ACTIVITY:
Run through the data and copy out every line that mentions the word "site".

GIVEN RECORDS:
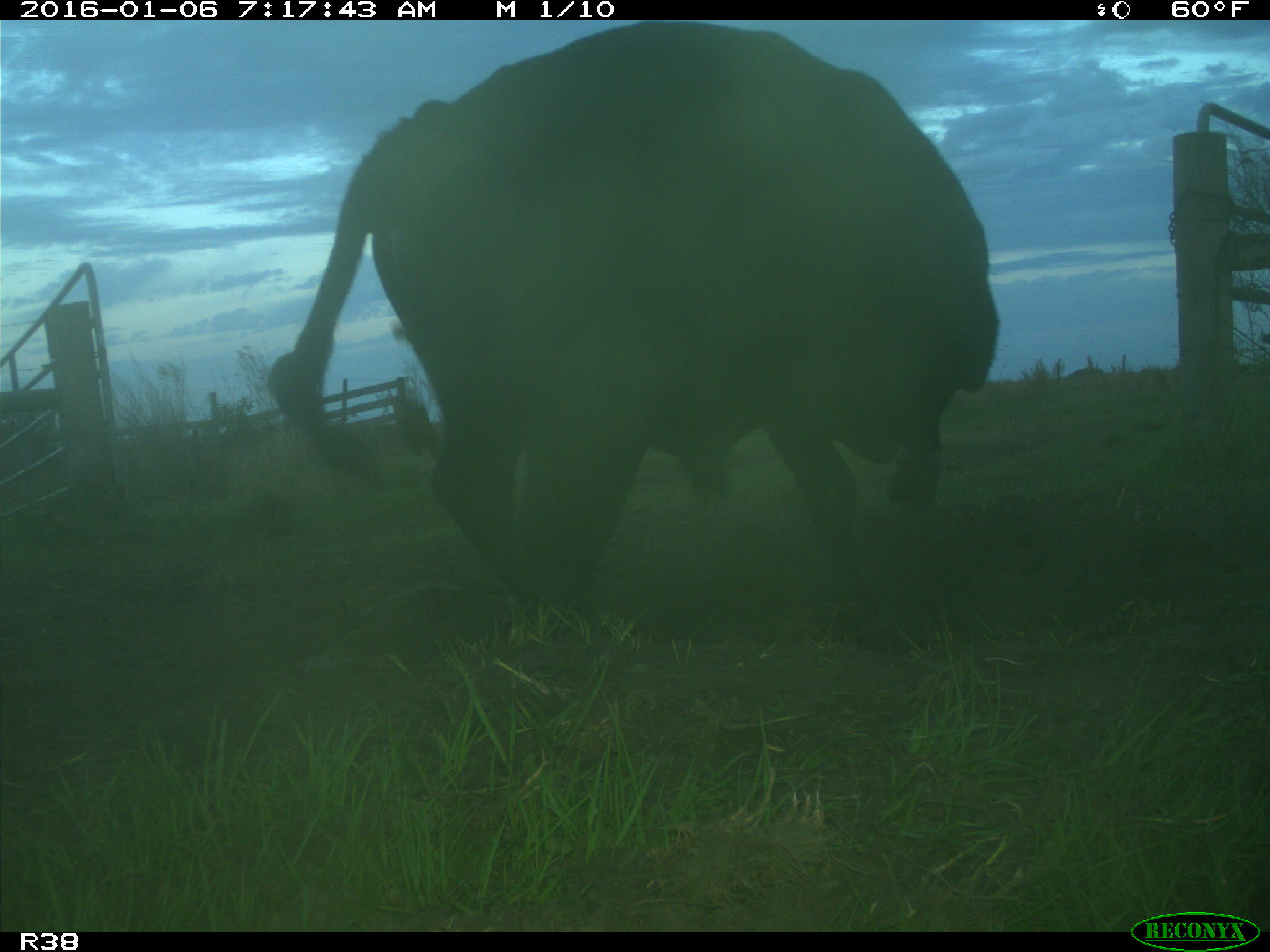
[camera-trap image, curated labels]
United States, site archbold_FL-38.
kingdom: Animalia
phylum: Chordata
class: Mammalia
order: Artiodactyla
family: Bovidae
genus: Bos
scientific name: Bos taurus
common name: domestic cow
Bos taurus (domestic cow).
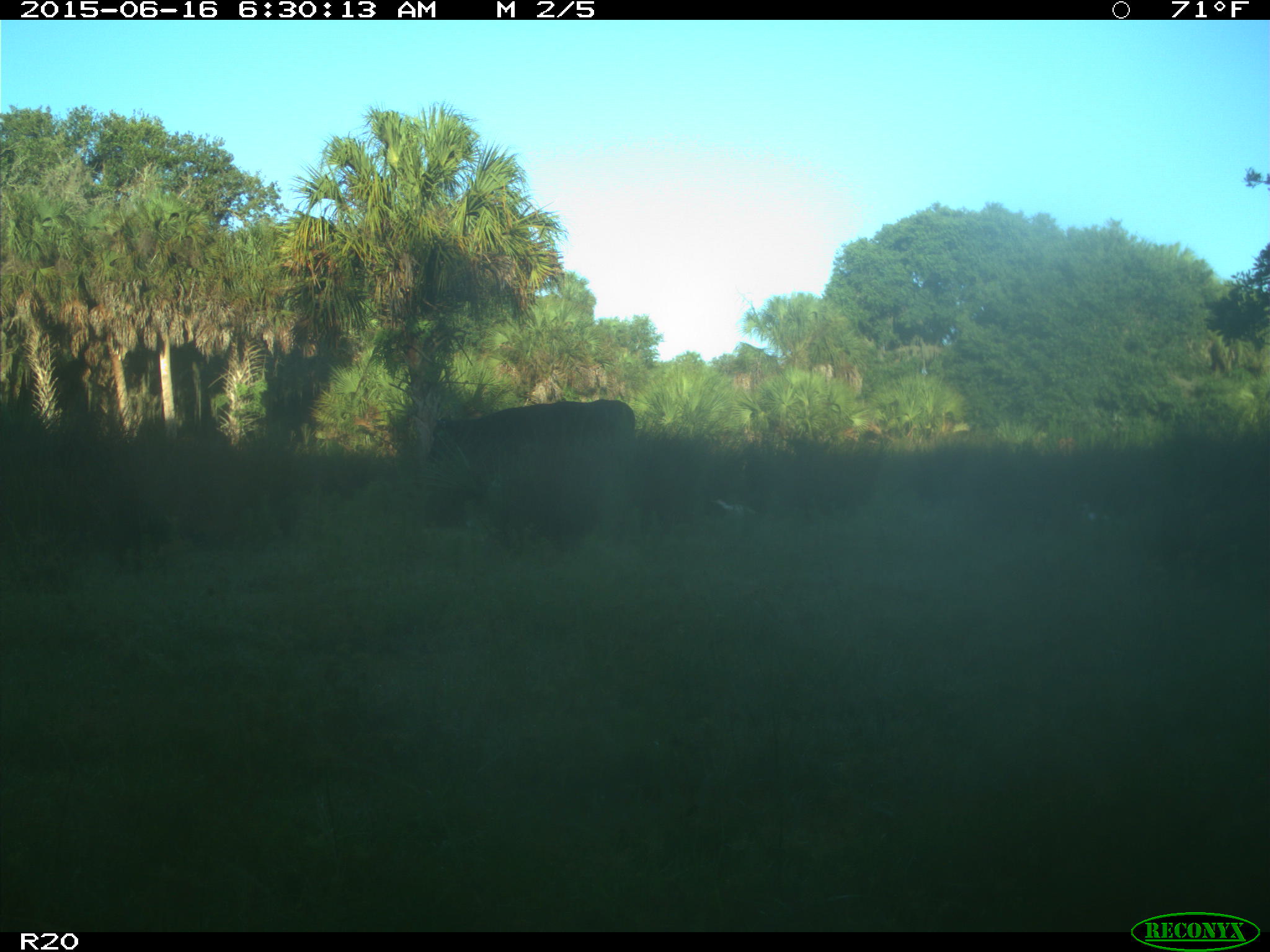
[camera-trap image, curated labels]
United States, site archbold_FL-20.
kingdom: Animalia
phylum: Chordata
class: Mammalia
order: Artiodactyla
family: Bovidae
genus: Bos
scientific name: Bos taurus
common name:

RESPONSE AREA:
United States, site archbold_FL-38.
United States, site archbold_FL-20.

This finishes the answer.